#### INPUT FOR THIS TASK

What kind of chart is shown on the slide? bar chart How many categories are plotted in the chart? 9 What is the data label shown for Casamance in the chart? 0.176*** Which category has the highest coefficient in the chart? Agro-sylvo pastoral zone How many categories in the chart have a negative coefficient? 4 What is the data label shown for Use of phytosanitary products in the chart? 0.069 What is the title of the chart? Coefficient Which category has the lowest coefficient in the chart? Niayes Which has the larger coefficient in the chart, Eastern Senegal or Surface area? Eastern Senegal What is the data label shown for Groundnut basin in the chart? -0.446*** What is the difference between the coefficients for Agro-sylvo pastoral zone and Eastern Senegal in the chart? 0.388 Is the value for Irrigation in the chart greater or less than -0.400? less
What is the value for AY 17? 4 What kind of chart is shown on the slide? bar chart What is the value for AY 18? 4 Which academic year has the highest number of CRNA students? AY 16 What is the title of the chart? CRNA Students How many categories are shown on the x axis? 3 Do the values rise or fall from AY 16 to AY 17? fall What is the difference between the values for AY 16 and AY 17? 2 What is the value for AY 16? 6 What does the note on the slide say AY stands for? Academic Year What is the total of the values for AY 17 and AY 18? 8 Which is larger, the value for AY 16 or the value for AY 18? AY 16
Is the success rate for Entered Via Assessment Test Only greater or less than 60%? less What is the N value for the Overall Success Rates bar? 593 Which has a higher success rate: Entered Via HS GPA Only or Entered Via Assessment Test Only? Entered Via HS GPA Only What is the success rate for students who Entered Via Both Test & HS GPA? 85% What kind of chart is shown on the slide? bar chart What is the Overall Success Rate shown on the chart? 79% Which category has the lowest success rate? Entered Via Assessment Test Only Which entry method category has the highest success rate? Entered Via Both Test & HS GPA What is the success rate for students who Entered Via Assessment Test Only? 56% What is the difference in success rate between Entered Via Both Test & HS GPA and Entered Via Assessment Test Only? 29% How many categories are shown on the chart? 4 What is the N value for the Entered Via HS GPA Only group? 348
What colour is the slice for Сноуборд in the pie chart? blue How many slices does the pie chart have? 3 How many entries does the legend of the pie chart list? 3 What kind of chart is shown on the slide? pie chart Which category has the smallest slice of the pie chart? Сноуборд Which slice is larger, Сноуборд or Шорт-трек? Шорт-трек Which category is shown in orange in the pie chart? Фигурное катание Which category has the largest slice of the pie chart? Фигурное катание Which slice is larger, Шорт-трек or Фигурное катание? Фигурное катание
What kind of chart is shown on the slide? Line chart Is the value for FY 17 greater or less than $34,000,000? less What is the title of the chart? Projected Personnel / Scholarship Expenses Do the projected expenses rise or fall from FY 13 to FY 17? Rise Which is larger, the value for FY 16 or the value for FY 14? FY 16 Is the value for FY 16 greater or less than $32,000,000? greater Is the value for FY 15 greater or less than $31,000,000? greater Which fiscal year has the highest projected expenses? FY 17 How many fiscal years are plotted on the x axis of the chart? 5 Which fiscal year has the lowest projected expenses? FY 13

########

▶ [TASK ITEM]:
Please select and copy each line of the records above that contains the word "fall". Case counts.

▶ [RESPONSE AREA]:
What is the value for AY 17? 4 What kind of chart is shown on the slide? bar chart What is the value for AY 18? 4 Which academic year has the highest number of CRNA students? AY 16 What is the title of the chart? CRNA Students How many categories are shown on the x axis? 3 Do the values rise or fall from AY 16 to AY 17? fall What is the difference between the values for AY 16 and AY 17? 2 What is the value for AY 16? 6 What does the note on the slide say AY stands for? Academic Year What is the total of the values for AY 17 and AY 18? 8 Which is larger, the value for AY 16 or the value for AY 18? AY 16
What kind of chart is shown on the slide? Line chart Is the value for FY 17 greater or less than $34,000,000? less What is the title of the chart? Projected Personnel / Scholarship Expenses Do the projected expenses rise or fall from FY 13 to FY 17? Rise Which is larger, the value for FY 16 or the value for FY 14? FY 16 Is the value for FY 16 greater or less than $32,000,000? greater Is the value for FY 15 greater or less than $31,000,000? greater Which fiscal year has the highest projected expenses? FY 17 How many fiscal years are plotted on the x axis of the chart? 5 Which fiscal year has the lowest projected expenses? FY 13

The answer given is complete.